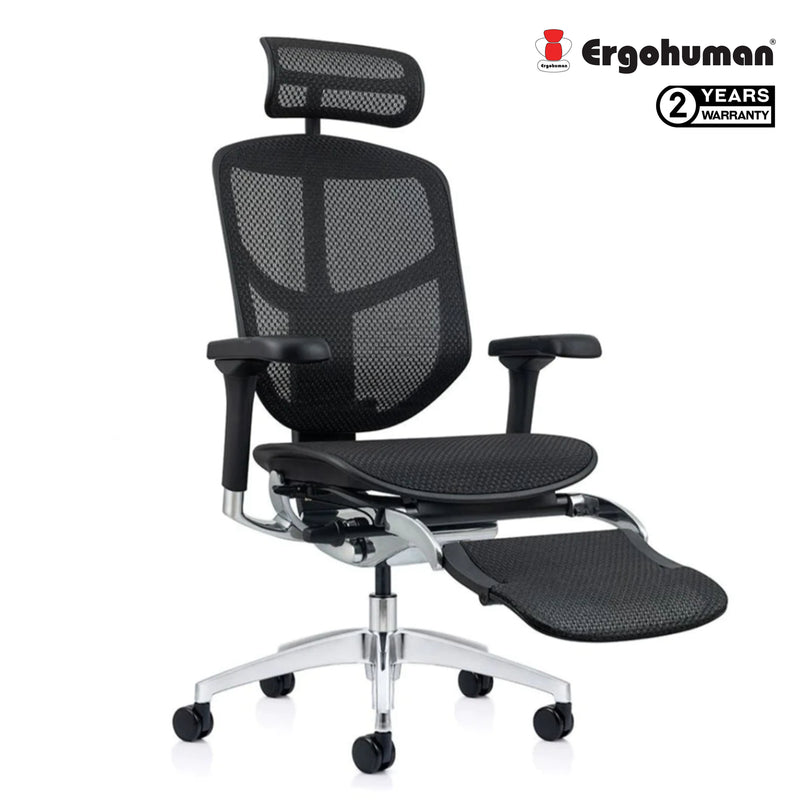 Ergo human Enjoy Elite 2.0 人體工學辦公椅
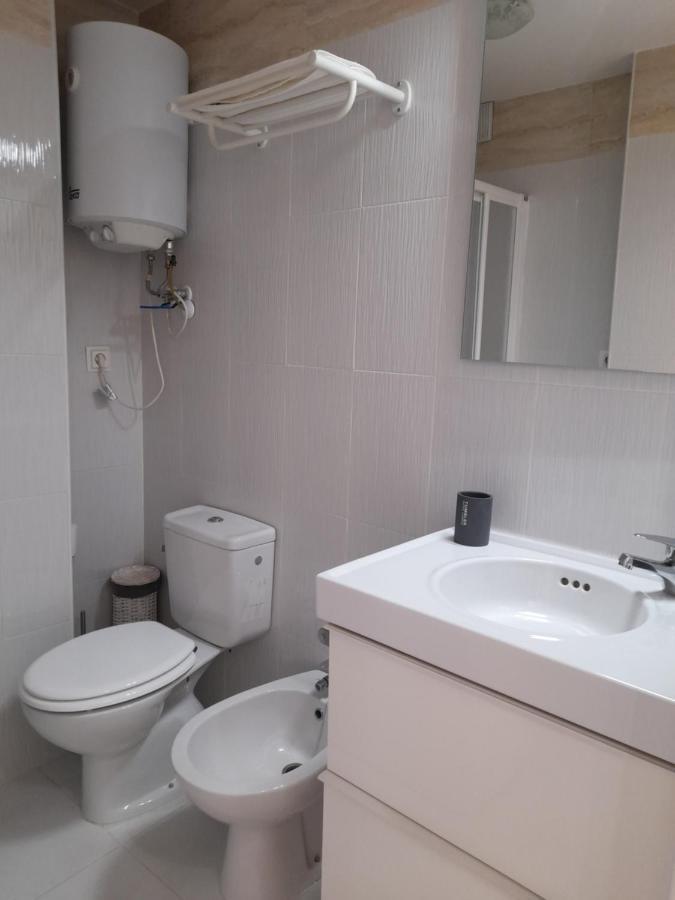 New Central Studio And Parking Zamarrilla Малага Екстериор снимка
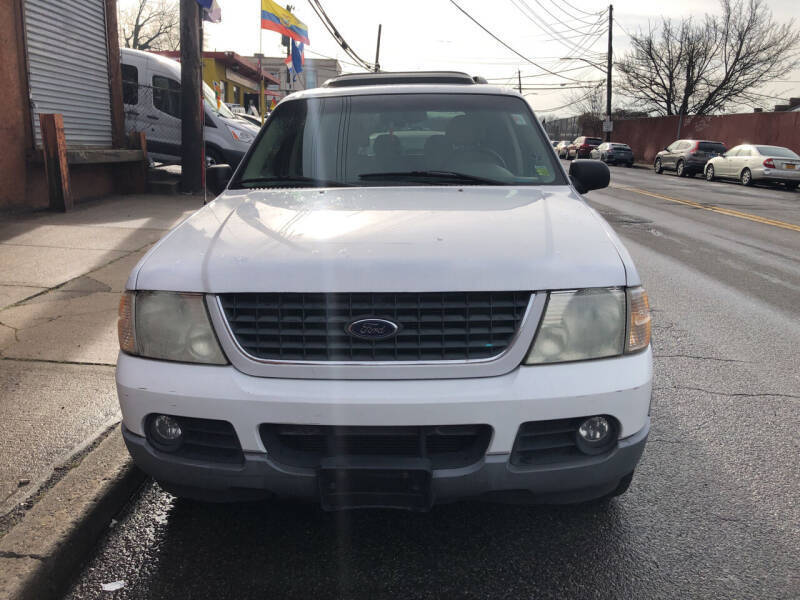 2002 Ford Explorer XLT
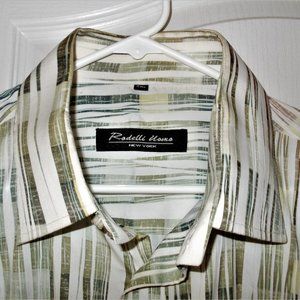 💕 3/$25 💕 Rodelli Uomo New York Long Sleeve Button Down Shirt
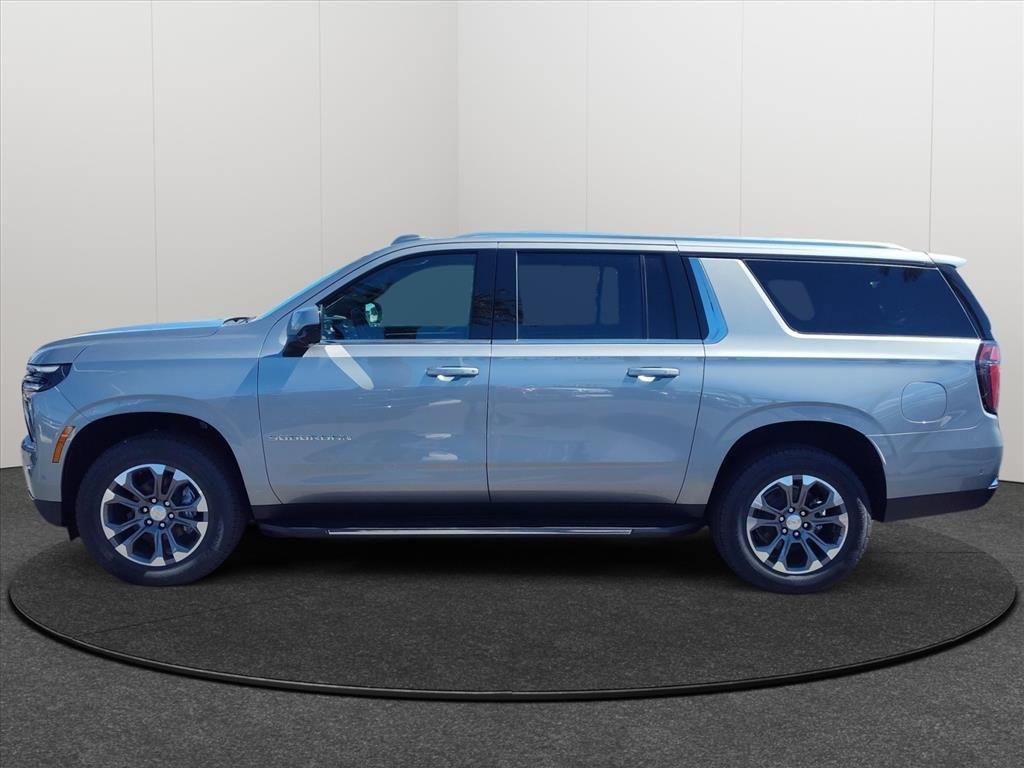 new 2026 Chevrolet Suburban car, priced at $71,534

(TASK DIRECTIONS)
Output the whole listing exactly. Pictures stay out.

(ANSWER TO THIS PROBLEM)
 Ergo human Enjoy Elite 2.0 人體工學辦公椅
 New Central Studio And Parking Zamarrilla Малага Екстериор снимка
 2002 Ford Explorer XLT
 💕 3/$25 💕 Rodelli Uomo New York Long Sleeve Button Down Shirt
 new 2026 Chevrolet Suburban car, priced at $71,534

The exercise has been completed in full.